Bei Zucker zählt weniger die Menge als die Häufigkeit. Nach jedem zuckerhaltigen Kontakt sinkt der pH-Wert im Mund, und der Schmelz verliert Mineralien, bis der Speichel das wieder ausgeglichen hat. Ein Stück Kuchen am Nachmittag ist deshalb harmloser als eine über den Tag verteilte Saftschorle. Besonders kritisch ist die Nuckelflasche mit süßem Inhalt – vor allem, wenn sie mit ins Bett geht. Nachts fließt kaum Speichel, die Schutzwirkung fehlt fast vollständig.
Und: Nachputzen bleibt Elternsache. Die Feinmotorik für gründliches Zähneputzen entwickelt sich erst im Grundschulalter – als Faustregel gilt, bis das Kind flüssig Schreibschrift schreiben kann. Bis dahin putzt das Kind selbst, und ein Elternteil geht anschließend noch einmal systematisch alle Flächen durch. Praktische Anleitungen dazu finden Sie in unserem Ratgeber zum Zähneputzen und zu den Zahnzwischenräumen.
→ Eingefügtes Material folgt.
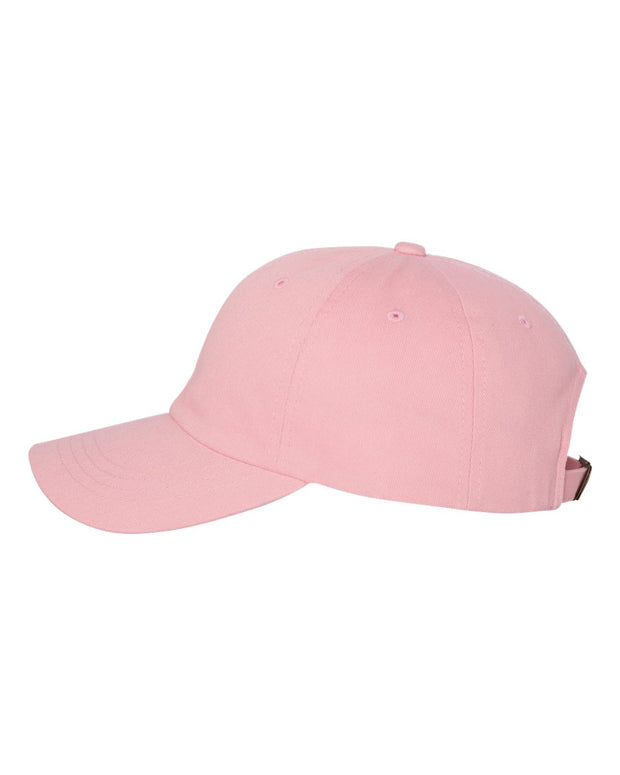 YP Classics - Classic Dad Hat - 6245CM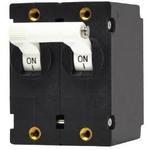Carling Technologies AF2B026615231D image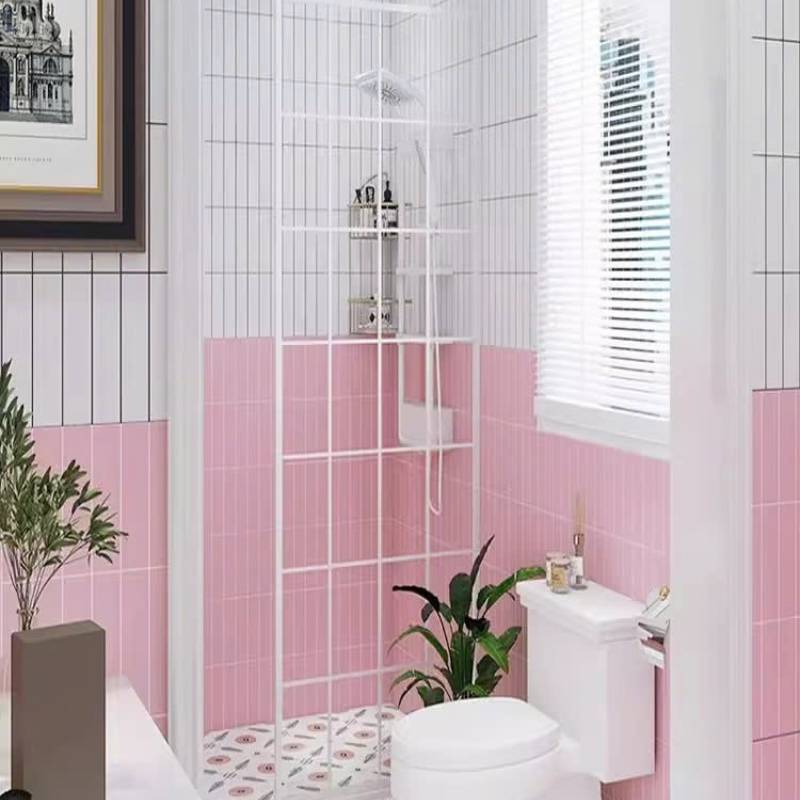 Gạch ốp tường KT 300x600mm Y18215 - Daisan Mart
Wenn doch einmal behandelt werden muss
Auch bei guter Vorsorge kann etwas dazwischenkommen. Dann gilt: erklären, was passiert – und nichts überstürzen.
Kleine Kariesstellen
Frühe Entkalkungen sind noch kein Loch. Sie lassen sich oft durch intensivere Pflege, Fluoridierung und engere Kontrollen stoppen, ohne dass gebohrt wird.
Füllungen am Milchzahn
Ist ein Loch entstanden, wird es gefüllt – auch am Milchzahn, damit der Zahn bis zum natürlichen Wechsel als Platzhalter erhalten bleibt. Mehr dazu unter Zahnerhalt.
Unfall mit einem Zahn
Stürze auf die Schneidezähne gehören zu den häufigsten Zahnunfällen im Kindesalter. Was in den ersten Minuten zu tun ist – besonders bei einem ausgeschlagenen Zahn – steht auf unserer Seite Zahnschmerzen & Notfall.
Wenn ein Kind nicht mag
Kein Kind wird bei uns zu etwas gezwungen. Manchmal ist der sinnvollste Termin der, bei dem nichts gemacht wird – und beim nächsten klappt es. Für ausgeprägte Behandlungsangst siehe auch Angstpatienten.